Приходила весна, и становящиеся все более отвесными лучи степного солнца несли округе новые испытания: снег начинал таять бурно, непрерывно и повсеместно, отчего тысячи мелких ручейков сливались в более полноводные, шумные, а главное, более мощные потоки, рвущиеся в луговые низины. Верхние слои почвы, однако, глинистые да к тому же еще и здорово промерзшие – и сплошь, и на глубину – за долгую зиму, не пропускали сквозь себя эту развеселую, эту живительную влагу, и она низвергалась в окрестные балки и овраги, размывая их еще глубже, устремляясь куда-то дальше, дальше, но не оплодотворяя, а, наоборот, круша все на своем пути.
– Неужто, Федька, всерьез подашься не в большие люди, а в чабаны?
– А то нет?
– Но тоже, поди, в сталинские?
– А чем сталинские хуже нонешних казахских?
– Значит, выделишься, дружок, в колхозе по-геройски?
– И выделюсь!

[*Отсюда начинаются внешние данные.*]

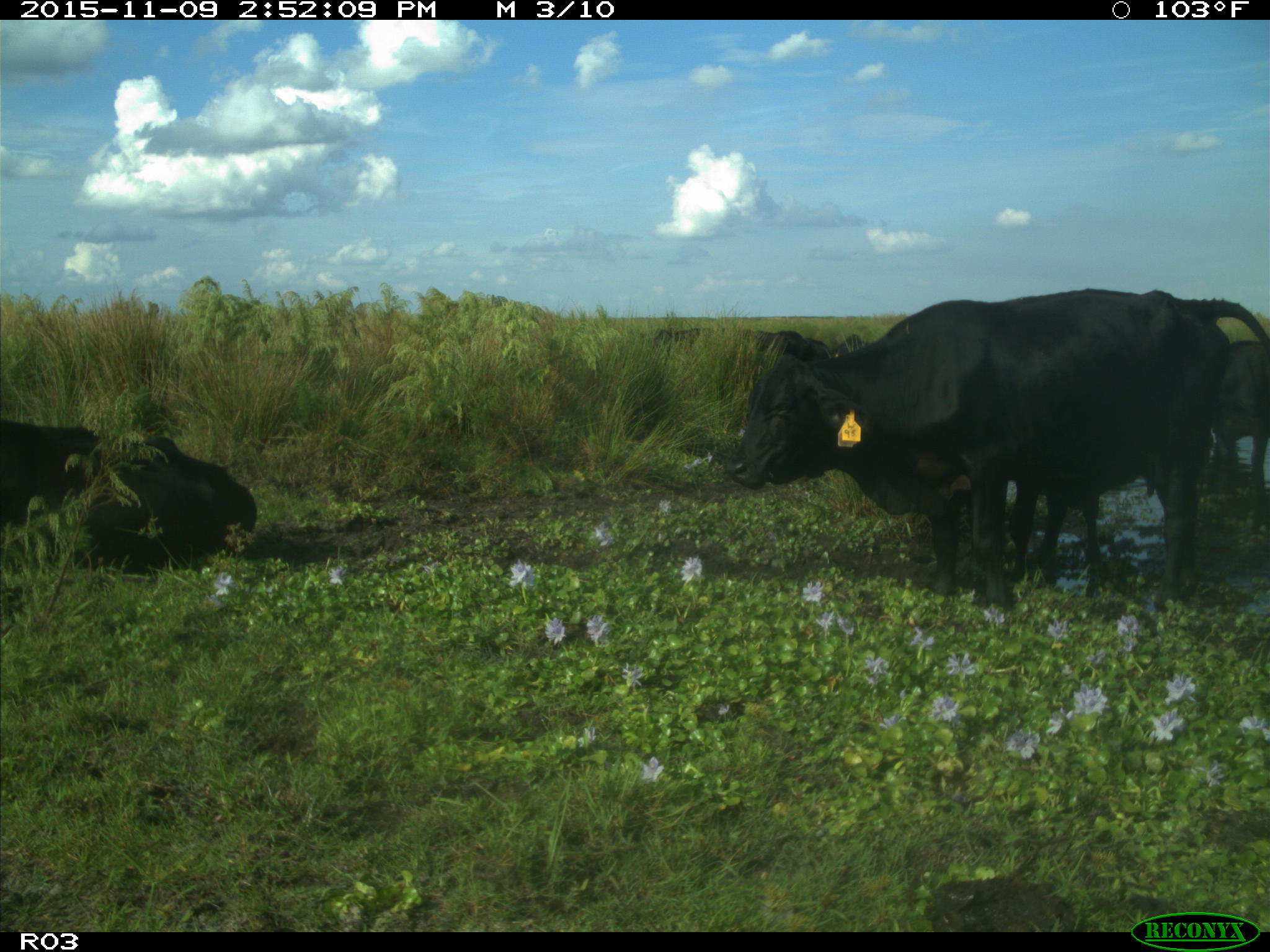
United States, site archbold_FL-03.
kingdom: Animalia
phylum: Chordata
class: Mammalia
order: Artiodactyla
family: Bovidae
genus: Bos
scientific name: Bos taurus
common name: domestic cow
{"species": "Bos taurus (domestic cow)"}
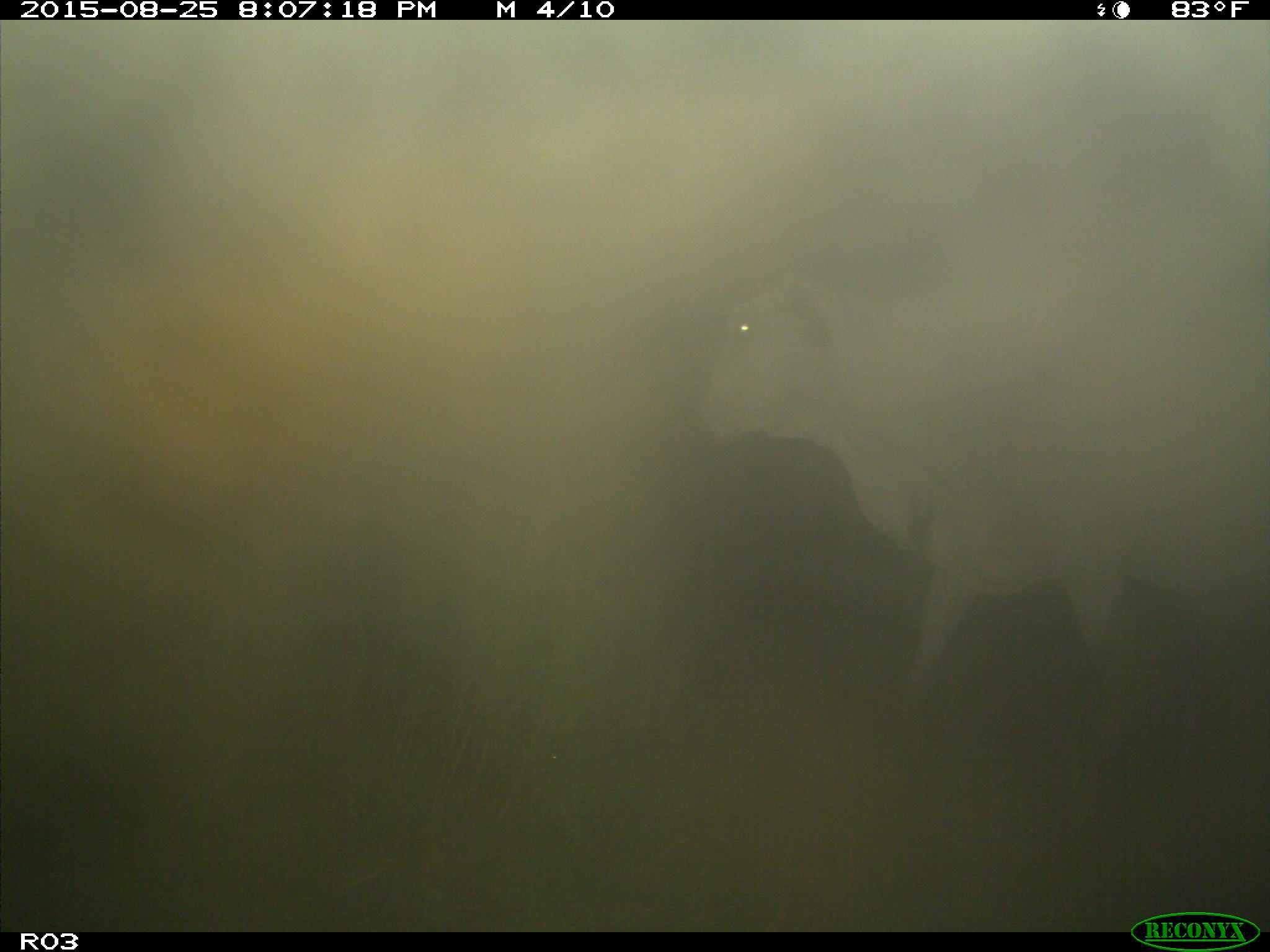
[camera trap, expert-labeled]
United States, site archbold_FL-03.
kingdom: Animalia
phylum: Chordata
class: Mammalia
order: Artiodactyla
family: Bovidae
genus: Bos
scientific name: Bos taurus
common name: domestic cow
Bos taurus (domestic cow).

Не велик труд!
– Это в наших-то Богом проклятых краях?
– Сказал, буду чабаном, значит, буду! Чего пристали?
В вешних потоках, в их клокочуще-подзавывающих водоворотах ни за понюшку табаку погибали целые отары овец, десятками тонули быки и кони, сплошь да рядом находили свой конец неосторожные люди. Стихия очнувшейся после долгой спячки воды походя сносила заготовленные впрок скирды прошлогодней соломы, угрожающе подступала к расположенным на возвышениях скотным дворам и жилым постройкам. Но все это лишь весной, словно бы в отместку за буйный нрав которой редкое лето в степи, по изустно-протокольным заверениям старожилов, выдавалось без жестойчайшей засухи.